Since the Cochrane Review on masking came out saying that, essentially, there is no evidence that masking does anything to prevent the spread of COVID, I’ve seen on Twitter and now today in this Slate piece arguments that say, “Well, masks may not help at the population level, but they still help an individual”. Quote from slate:
“The Cochrane Review tells us two important things. First, there have been very few high-quality studies examining the effectiveness of masks during the COVID pandemic, and second, from the little high-quality data we do have, we don’t see large impacts of masking in preventing viral infections on the population level,” Jennifer Nuzzo, director of the pandemic center at Brown University School of Public Health, told Slate. “This doesn’t necessarily mean masks don’t protect individuals. But it could mean that the way they’re used at the population level is not effective. We need more randomized trials to understand why.”
This is, in a word, bullshit. The reason this is surely bullshit is because it is (almost) always easier to pick up a signal at a population level than at an individual level.
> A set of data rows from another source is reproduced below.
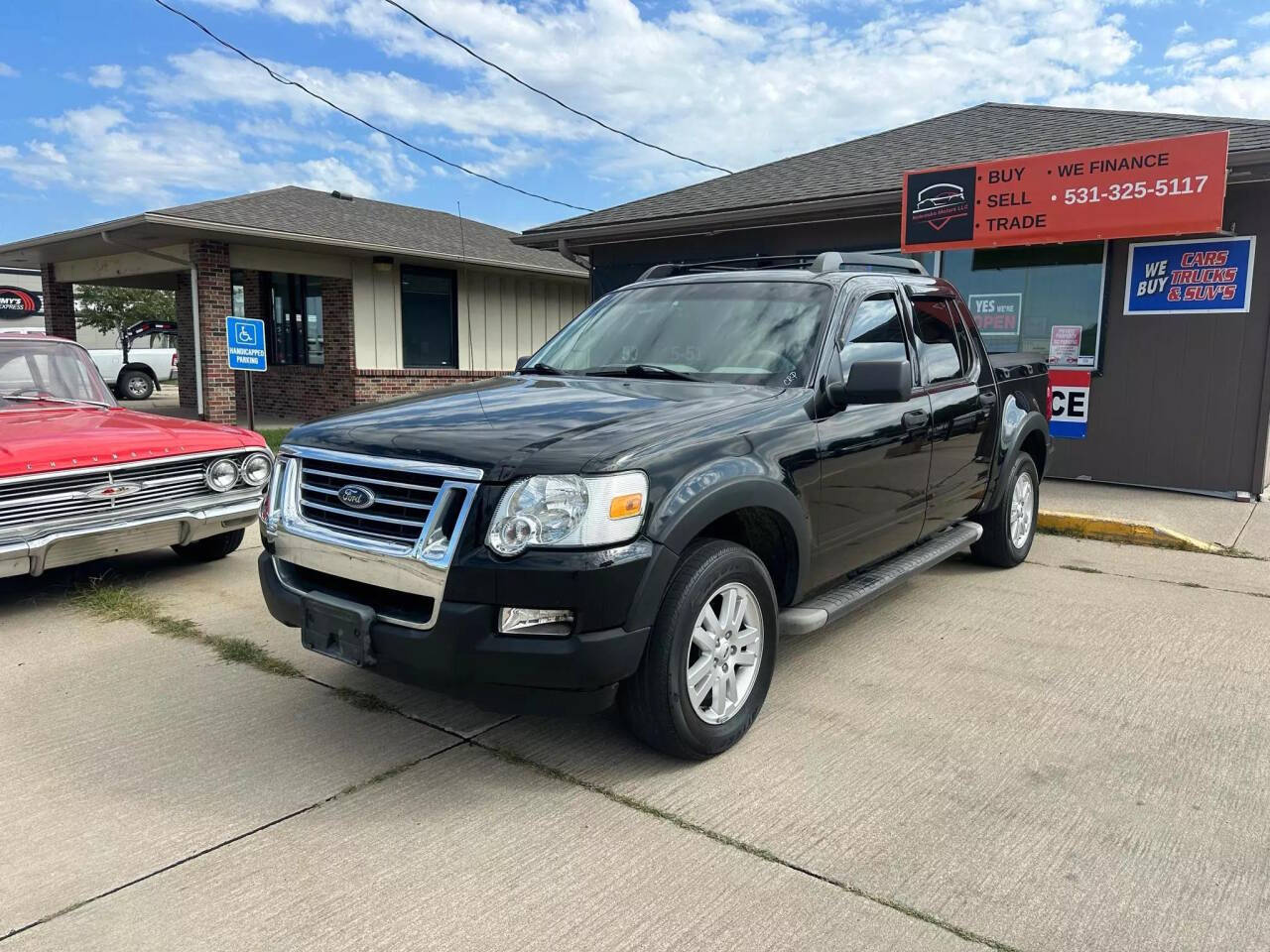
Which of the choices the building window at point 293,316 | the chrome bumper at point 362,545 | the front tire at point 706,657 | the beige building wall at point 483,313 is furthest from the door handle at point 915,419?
the building window at point 293,316

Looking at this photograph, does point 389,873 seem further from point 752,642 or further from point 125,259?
point 125,259

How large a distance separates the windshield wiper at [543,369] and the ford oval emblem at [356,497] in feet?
4.63

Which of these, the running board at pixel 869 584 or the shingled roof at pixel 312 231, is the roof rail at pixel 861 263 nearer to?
the running board at pixel 869 584

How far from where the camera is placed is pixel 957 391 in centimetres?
514

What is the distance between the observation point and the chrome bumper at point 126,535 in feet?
15.8

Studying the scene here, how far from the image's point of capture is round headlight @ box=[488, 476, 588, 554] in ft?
9.59

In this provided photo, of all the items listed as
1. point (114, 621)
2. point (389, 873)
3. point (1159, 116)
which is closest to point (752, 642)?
point (389, 873)

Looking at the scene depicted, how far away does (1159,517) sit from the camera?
7.70m

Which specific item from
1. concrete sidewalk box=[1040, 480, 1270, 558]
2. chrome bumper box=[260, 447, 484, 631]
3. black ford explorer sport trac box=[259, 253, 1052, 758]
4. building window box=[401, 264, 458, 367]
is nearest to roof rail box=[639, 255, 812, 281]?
black ford explorer sport trac box=[259, 253, 1052, 758]

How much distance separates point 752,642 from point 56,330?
20369 millimetres

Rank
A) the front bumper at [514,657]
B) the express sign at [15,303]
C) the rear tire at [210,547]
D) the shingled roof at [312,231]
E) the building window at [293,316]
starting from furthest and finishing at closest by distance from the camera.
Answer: the express sign at [15,303] → the building window at [293,316] → the shingled roof at [312,231] → the rear tire at [210,547] → the front bumper at [514,657]

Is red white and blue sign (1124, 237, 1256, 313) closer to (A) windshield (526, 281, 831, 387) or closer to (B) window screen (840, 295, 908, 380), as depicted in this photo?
(B) window screen (840, 295, 908, 380)

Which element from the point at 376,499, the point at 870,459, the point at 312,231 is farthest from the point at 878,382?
the point at 312,231

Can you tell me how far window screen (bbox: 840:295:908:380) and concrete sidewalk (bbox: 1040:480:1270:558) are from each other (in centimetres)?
369
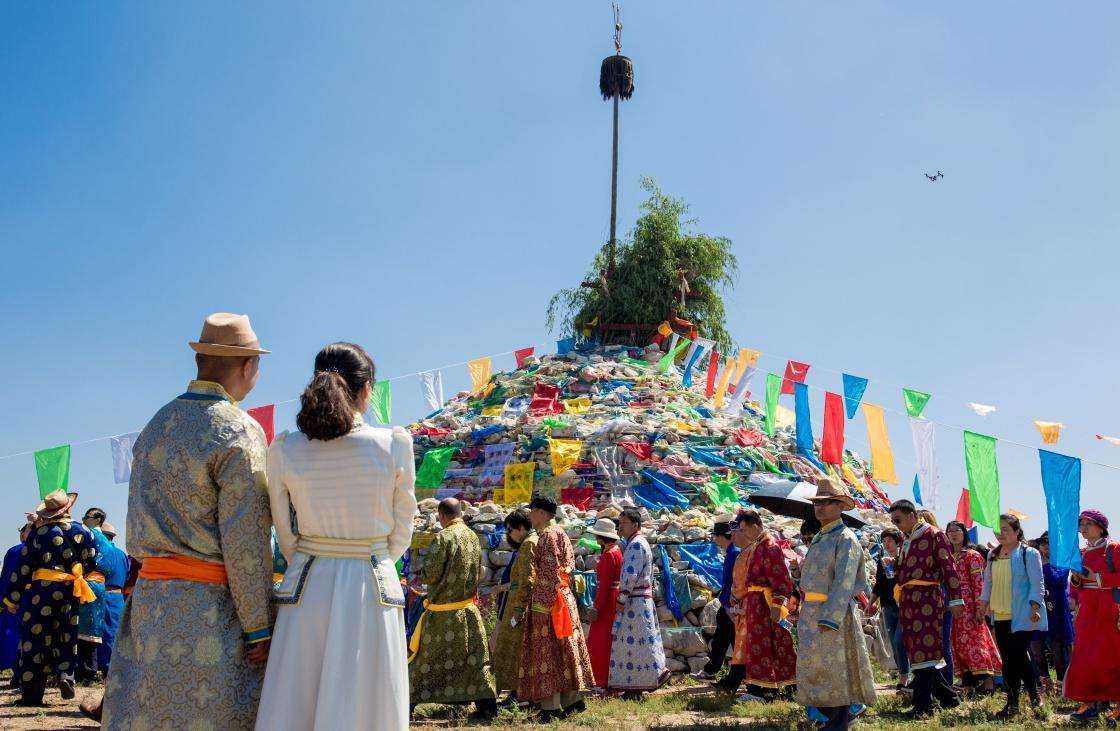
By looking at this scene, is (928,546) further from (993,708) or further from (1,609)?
(1,609)

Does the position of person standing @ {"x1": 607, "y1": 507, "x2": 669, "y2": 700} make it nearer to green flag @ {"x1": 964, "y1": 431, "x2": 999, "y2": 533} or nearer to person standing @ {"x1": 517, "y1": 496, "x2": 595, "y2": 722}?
person standing @ {"x1": 517, "y1": 496, "x2": 595, "y2": 722}

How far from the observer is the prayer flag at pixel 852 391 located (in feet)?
43.5

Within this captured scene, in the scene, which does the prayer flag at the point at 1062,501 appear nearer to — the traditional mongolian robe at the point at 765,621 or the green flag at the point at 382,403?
the traditional mongolian robe at the point at 765,621

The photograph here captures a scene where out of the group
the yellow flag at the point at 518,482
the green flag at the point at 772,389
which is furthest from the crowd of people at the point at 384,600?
the yellow flag at the point at 518,482

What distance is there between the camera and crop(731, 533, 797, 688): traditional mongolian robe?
8273 millimetres

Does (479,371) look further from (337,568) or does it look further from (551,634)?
(337,568)

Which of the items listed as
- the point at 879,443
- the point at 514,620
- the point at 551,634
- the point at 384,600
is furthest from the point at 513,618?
the point at 879,443

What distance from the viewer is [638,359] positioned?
24.4 meters

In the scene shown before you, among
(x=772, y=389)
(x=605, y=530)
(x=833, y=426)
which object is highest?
(x=772, y=389)

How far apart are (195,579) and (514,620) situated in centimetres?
518

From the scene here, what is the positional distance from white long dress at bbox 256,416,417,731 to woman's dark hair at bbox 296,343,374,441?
8 cm

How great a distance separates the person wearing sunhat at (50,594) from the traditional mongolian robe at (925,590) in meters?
7.27

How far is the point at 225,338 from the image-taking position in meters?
3.82

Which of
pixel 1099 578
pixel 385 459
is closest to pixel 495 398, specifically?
pixel 1099 578
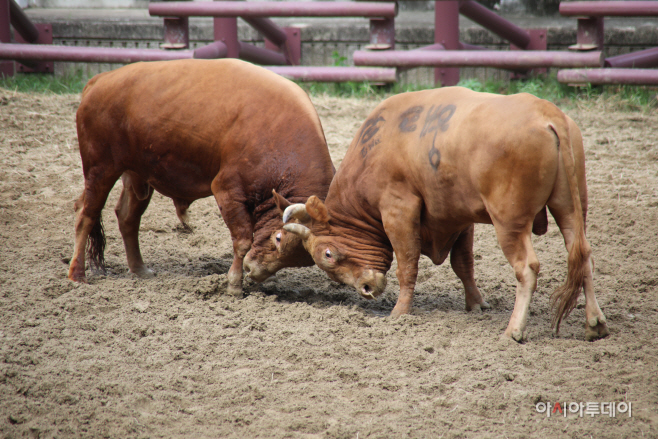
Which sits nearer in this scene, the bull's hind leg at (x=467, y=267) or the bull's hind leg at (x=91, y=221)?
the bull's hind leg at (x=467, y=267)

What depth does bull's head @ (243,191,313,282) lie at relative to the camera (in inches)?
179

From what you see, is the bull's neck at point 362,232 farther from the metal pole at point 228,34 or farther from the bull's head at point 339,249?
the metal pole at point 228,34

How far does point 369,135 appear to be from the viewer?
171 inches

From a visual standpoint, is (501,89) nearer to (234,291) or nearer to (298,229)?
(298,229)

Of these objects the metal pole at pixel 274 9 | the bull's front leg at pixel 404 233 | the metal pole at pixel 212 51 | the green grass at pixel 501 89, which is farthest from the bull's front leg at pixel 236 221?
the metal pole at pixel 274 9

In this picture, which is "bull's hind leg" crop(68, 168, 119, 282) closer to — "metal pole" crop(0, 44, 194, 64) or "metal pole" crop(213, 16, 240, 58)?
"metal pole" crop(0, 44, 194, 64)

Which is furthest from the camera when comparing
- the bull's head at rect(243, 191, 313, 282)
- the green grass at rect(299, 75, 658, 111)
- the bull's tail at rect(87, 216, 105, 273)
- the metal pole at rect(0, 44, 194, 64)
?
the metal pole at rect(0, 44, 194, 64)

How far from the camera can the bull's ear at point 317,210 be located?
4.30m

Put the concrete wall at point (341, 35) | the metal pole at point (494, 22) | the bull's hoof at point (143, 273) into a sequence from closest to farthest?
the bull's hoof at point (143, 273) < the metal pole at point (494, 22) < the concrete wall at point (341, 35)

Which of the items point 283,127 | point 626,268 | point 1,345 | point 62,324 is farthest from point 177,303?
point 626,268

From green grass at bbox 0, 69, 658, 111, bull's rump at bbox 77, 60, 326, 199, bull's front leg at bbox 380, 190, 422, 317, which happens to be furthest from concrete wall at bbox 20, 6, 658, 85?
bull's front leg at bbox 380, 190, 422, 317

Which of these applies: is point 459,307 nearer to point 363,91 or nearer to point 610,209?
point 610,209

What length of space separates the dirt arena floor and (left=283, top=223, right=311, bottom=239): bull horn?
0.51 metres

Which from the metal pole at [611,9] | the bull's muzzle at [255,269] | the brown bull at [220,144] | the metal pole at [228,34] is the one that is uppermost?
the metal pole at [611,9]
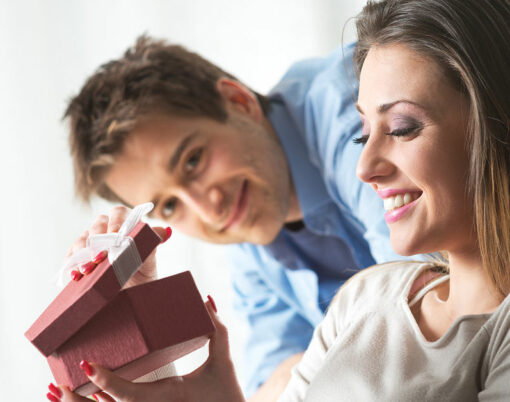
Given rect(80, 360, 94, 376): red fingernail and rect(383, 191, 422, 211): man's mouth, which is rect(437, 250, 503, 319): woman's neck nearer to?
rect(383, 191, 422, 211): man's mouth

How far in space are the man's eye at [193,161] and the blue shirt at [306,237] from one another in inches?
10.1

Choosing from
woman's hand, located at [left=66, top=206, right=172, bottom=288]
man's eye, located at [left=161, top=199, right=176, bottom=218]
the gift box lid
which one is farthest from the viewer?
man's eye, located at [left=161, top=199, right=176, bottom=218]

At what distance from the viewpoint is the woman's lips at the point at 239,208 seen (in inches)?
67.6

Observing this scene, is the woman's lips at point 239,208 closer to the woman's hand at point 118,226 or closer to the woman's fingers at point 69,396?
the woman's hand at point 118,226

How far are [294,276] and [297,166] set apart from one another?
11.4 inches

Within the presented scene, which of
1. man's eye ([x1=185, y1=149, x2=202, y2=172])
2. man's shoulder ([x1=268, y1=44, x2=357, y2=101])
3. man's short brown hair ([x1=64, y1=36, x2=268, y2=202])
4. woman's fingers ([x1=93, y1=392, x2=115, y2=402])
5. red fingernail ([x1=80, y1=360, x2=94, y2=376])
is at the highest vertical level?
man's short brown hair ([x1=64, y1=36, x2=268, y2=202])

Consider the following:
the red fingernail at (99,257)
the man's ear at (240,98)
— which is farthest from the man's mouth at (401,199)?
the man's ear at (240,98)

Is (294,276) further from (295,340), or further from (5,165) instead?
(5,165)

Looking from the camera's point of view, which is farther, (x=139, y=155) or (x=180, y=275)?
(x=139, y=155)

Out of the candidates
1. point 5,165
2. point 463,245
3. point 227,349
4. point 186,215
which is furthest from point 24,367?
point 463,245

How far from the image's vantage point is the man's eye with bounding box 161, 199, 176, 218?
1697 millimetres

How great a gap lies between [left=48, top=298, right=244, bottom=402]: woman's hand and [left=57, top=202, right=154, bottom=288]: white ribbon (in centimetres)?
12

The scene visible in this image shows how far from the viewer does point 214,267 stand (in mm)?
2348

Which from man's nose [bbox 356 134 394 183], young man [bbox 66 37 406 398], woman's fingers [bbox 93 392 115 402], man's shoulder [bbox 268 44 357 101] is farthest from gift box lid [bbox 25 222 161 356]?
man's shoulder [bbox 268 44 357 101]
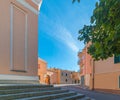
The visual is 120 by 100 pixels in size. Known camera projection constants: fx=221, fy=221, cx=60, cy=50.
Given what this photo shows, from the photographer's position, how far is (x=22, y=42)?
11148 millimetres

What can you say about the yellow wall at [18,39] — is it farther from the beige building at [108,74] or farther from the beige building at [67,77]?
the beige building at [67,77]

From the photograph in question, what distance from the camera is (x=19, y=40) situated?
35.7 ft

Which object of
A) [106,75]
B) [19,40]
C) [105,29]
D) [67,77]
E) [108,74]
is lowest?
[67,77]

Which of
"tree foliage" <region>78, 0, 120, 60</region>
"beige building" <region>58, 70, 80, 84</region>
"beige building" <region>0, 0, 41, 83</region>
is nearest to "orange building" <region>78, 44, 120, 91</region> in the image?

The opposite of what they are currently saying would be way more plausible, i.e. it would be much more likely to be in a situation where we could not detect/prove any effect at an individual level, yet we see a clear signal at a population level. This is simply the nature of aggregation of data.
You can add together a large number of insignificant values and arrive at significant value. For example, suppose we required (somehow) everyone in the world to check that their tires were properly inflated before they began to drive anywhere. Trying to measure the impact on the probability of an accident for a single driver for a single time driving would surely result in a value so close to zero that we would not have any confidence saying this practice did anything. However, if we aggregate all the data for all drivers for many trips, it’s very possible that we would be able to detect a small, but statistically significant reduction in traffic accidents.
On the other hand, it is not possible (except in a case I’ll mention below*), to aggregate data that is significant at an individual level and not be significant at a population level. Back to our example above… suppose we proved that by checking the air in his tires, T Coddington reduces his chance of an accident by 5% each time he drives. How in the world, do you add up a bunch of T Coddingtons and claim and arrive at “no impact” at a population level? That is essentially what the folks saying masks might work at an individual level, but not population level want you to believe. Masks work for Jim, Bob, Sally, and Betsy each individually, but not for the group Jim, Bob, Sally and Betsy. Bullshit.
*The exception here would be if the individual variables were negatively correlated, resulting in them “canceling” each other out at the aggregate level. This case would imply that while masks reduced the risk for Jim & Bob, they increased the risks for Sally & Betsy. I don’t believe this is the argument these folks are missing.
Readers with probability & statistics backgrounds, please tell me if I have a blind spot here. How else can one plausibly say that the effect is significant at an individual level, but when I add up all the individuals, it loses significance.?
So, now I need to add "Slate" to my long list of BS publications and channels. The Atlantic, The BBC, CNN, MSNBC, The New York Times, Sky News UK, The Guardian, The Times, etc. etc.
It's getting hard to keep track of them all.
Thanks for the refresher on stats re aggregated v singular but I think you may have taken Nuzzo out of context. I'm not convinced she was proposing what you elegantly refuted. Maybe I am being too generous but her statement reminds me of the seatbelt saga. There was a reasonable signal in the auto racing sector suggesting that seat belts saved lives. Drivers wore a double sash and lap belt fitted snuggly. So eventually single lap and sash were rolled out in consumer vehicles, with some countries mandating their use. Surprisingly to some, in contrast to the racing industry, population level signals were marginal at best. Then along came inertia reel seat belts and the safety signal strengthened markedly. Why, because now the device was, at a population level, taking the confounder of 'fitted incorrectly' out of the aggregated data. To be fair to Nuzzo on this matter, numerous mask wearers reluctantly wore ill fitted masks or trusted the blind faith talisman effect of wearing a mask irrespective of material quality or bypass flow. So, just like with seatbelts, if a majority don't wear a device as is necessary for correct functioning, then a population study will not reveal the true capacity of a fit for purpose device. The noise of confounding factors may drown out any signal attributes of the device. This Cochran review looked at mask studies in the same way it looked at ivermectin studies. With masks, there was no QAQC on materials or fitting and with ivermectin a majority of included studies were ludicrously treating after 5 days of symptoms. Individual studies and meta analyses fail to elucidate effectiveness of interventions if context and nuance is ignored. What the Cochran review does tell us is that mask mandates or masking end masse doesn't protect the population. The 'why they don't protect' at population level has not been answered. But equally this review does not determine whether a snugly fitting, well constructed, hygienically worn N95 mask offers no protection to an individual. Another study may do so but not this review.